Please keep to the question.
Dave said that Bush has destroyed any friendship with North Korea, or words to that effect, and as the link clearly shows, they really hate the U.S, and that was even when you had a democratic government.
It's a total falsehood to try and pretend that North Korea has any love at all for the U.S.
I always appreciate a link to an informative site. And I didn't mean to butt-in. I'm just making the point, that as the biggest producer of WMDs the world has ever seen, the US should speak a bit softly. Diplomacy, you know? Consensus? UN type stuff. Air it out is what I say. If the so called EVIL ones have a legit gripe, let's hear it. If they're just nuts, let's hear that too.
If you're asking me why NK kept on working on the bomb I'd have to say that there's a certain immunity form preemptive, unilateral attack connected with having it. I don't know what flavor of communism NK practices. It seems to range widely, from true sharing to state slavery. Either way, NK has been under unbelievable sanctions for a long time now. I'm sure that when the crunch comes the little guy takes up the slack. Just as here. It's got to have been tough. 5 billion dollars worth of twinkies and mars bars bought us a little "Hi Howdy" and a small look-see. It's yet to be seen what "Axis-Of-EVIL" will bring other than openly refining the plutonium.
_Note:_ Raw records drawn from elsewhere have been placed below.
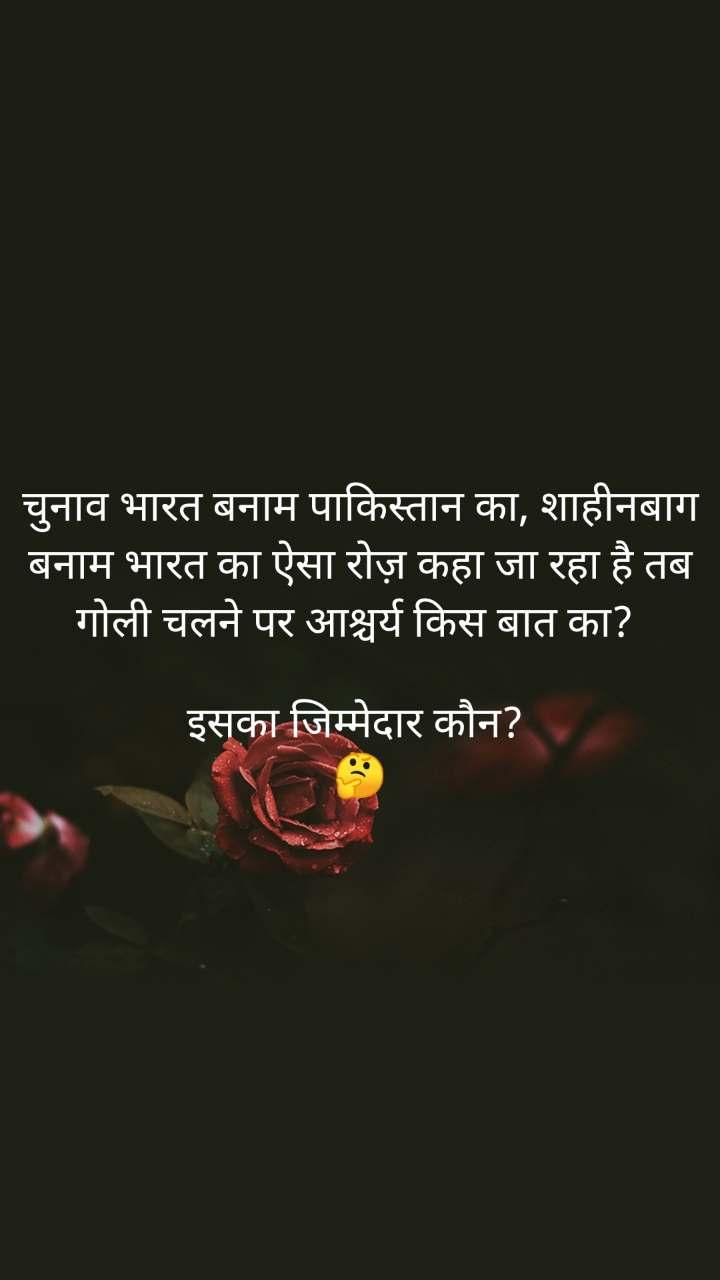 चुनाव भारत बनाम पाकिस्तान का, शाहीनबाग बनाम भारत का ऐसा रोज़ कहा जा रहा है तब गोली चलने पर आश्चर्य किस बात का?   इसका जिम्मेदार कौन?  🤔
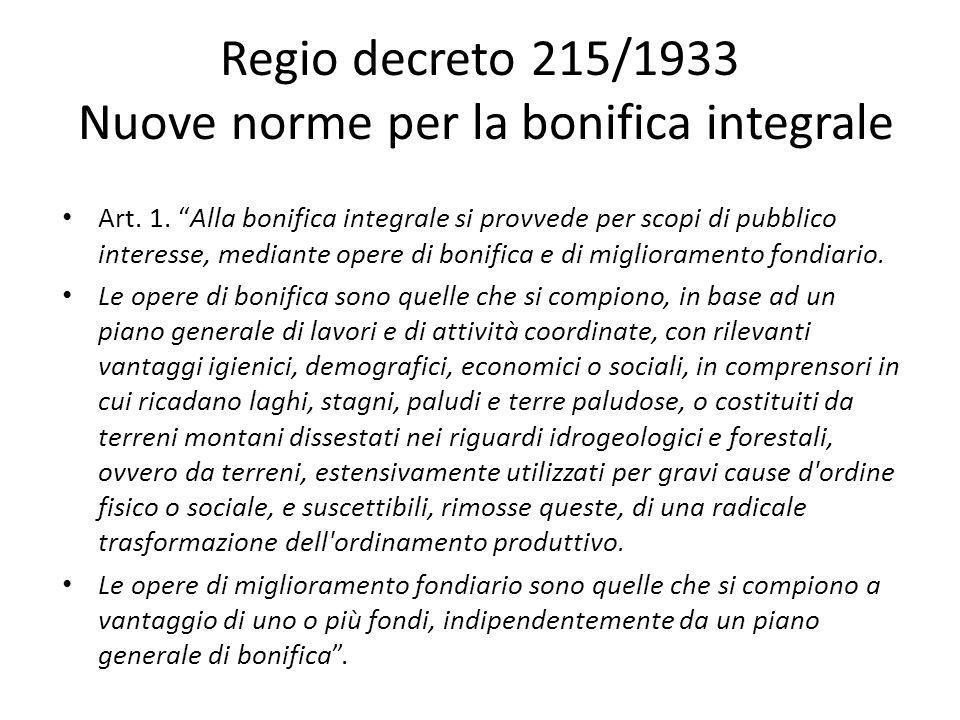 Regio decreto 215/1933 Nuove norme per la bonifica integrale Art. 1. Alla bonifica integrale si provvede per scopi di pubblico interesse, mediante ope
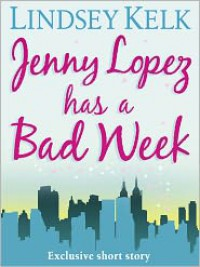 Jenny Lopez Has a Bad Week - Lindsey Kelk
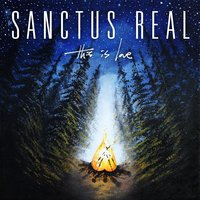 This Is Love — Sanctus Real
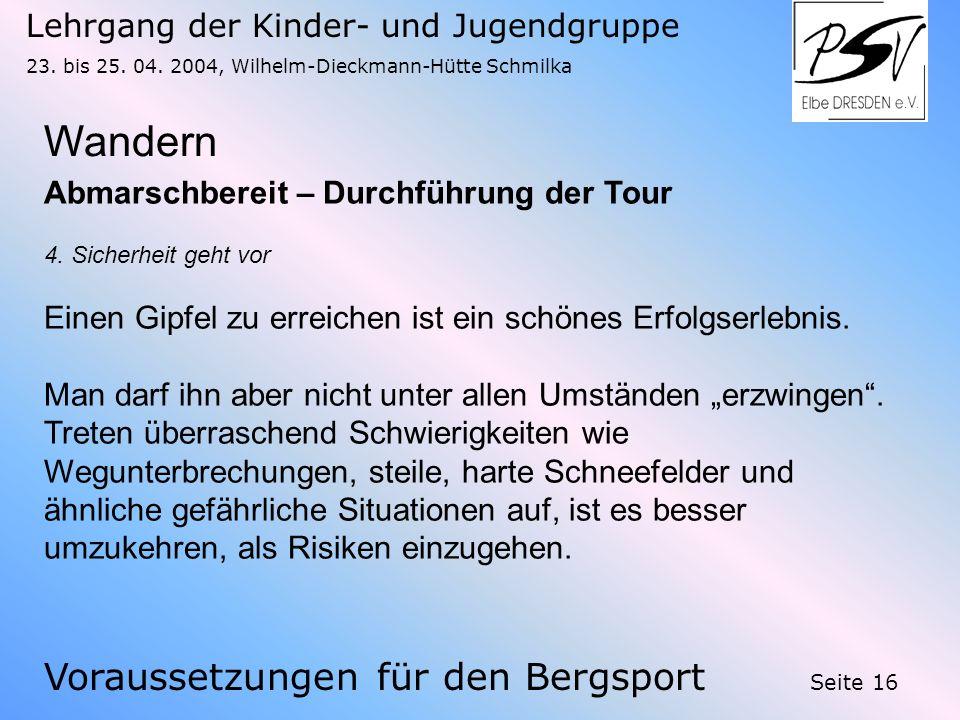 Lehrgang der Kinder- und Jugendgruppe 23. bis 25. 04. 2004, Wilhelm-Dieckmann-Hütte Schmilka Seite 16 Wandern Voraussetzungen für den Bergsport Abmars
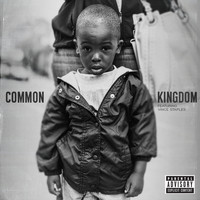 Common - Kingdom (Explicit)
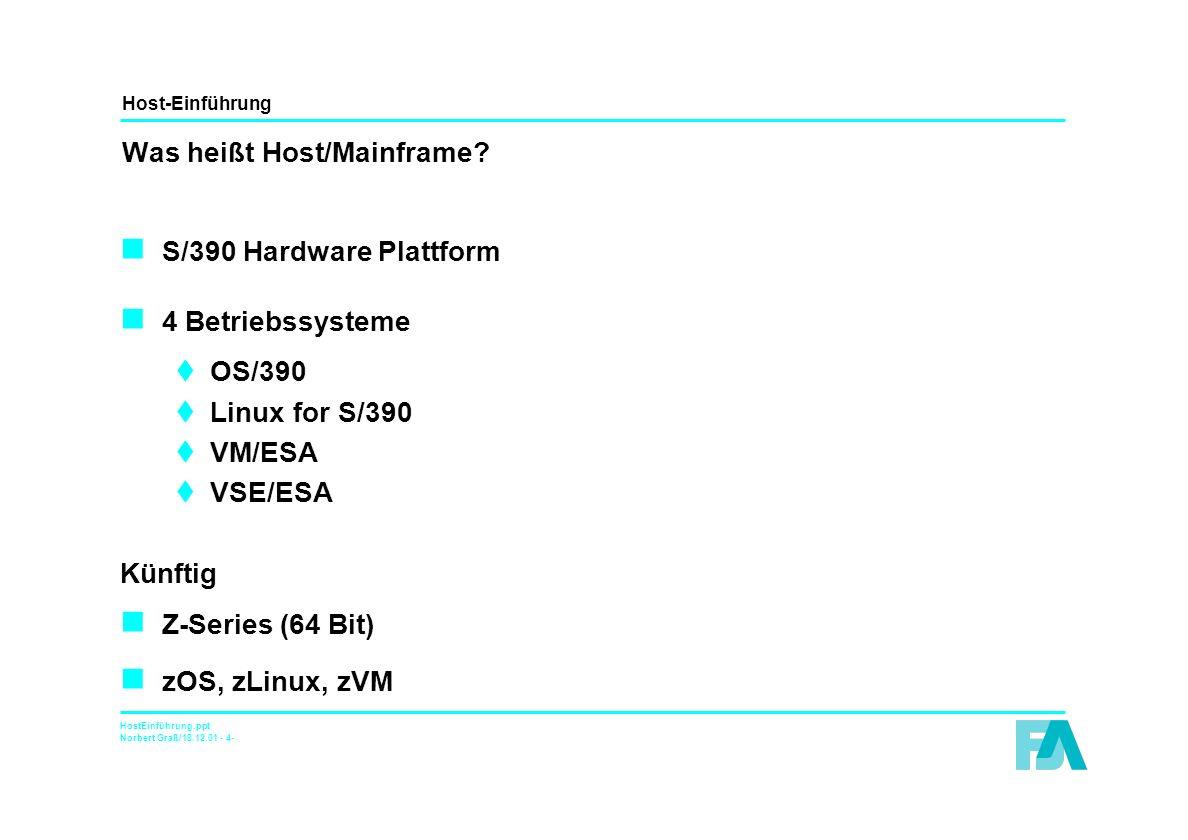Host-Einführung HostEinführung.ppt Norbert Graß/18.12.01 - 15- Gegenüberstellung der Computer-Welten Host und Unix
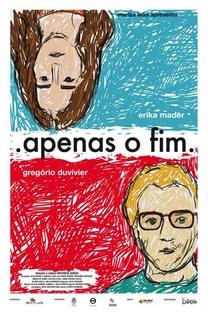 Apenas o Fim - Poster / Capa / Cartaz - Oficial 1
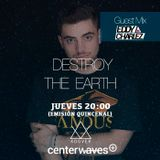 Destroy the Earth 082 - Eddy Charlez Guestmix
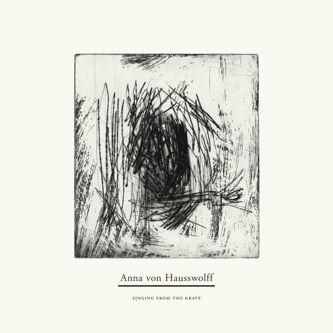 Singing From the Grave by Anna von Hausswolff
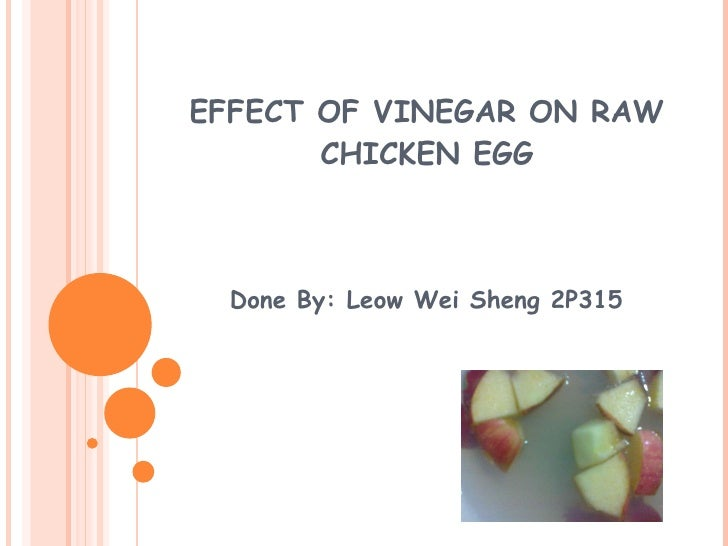 EFFECT OF VINEGAR ON RAW CHICKEN EGG Done By: Leow Wei Sheng 2P315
And of course, practically every nation we used to think of as friendly in the world has gone from huge sympathy after 9/11 to open hostility in very short order.
"Yee Haw"
One thing for sure, with all these dodgy bombs being developed all over the world, I guess we are on borrowed time ![]()
It is such a sad situation
Howdy
Steve
Well, we'd better stop kicking the ant-mounds all over the planet. A-bombs, gas and viruses ain't so tough to figure out that we'll ever be safe from them, ever again. The world may very well be headed for a purge. I for one, don't see a replacement for oil. And there isn't a whole lot of, as the Boy Scouts say: "Be Prepared" going on, or even contemplated, as far as I can see.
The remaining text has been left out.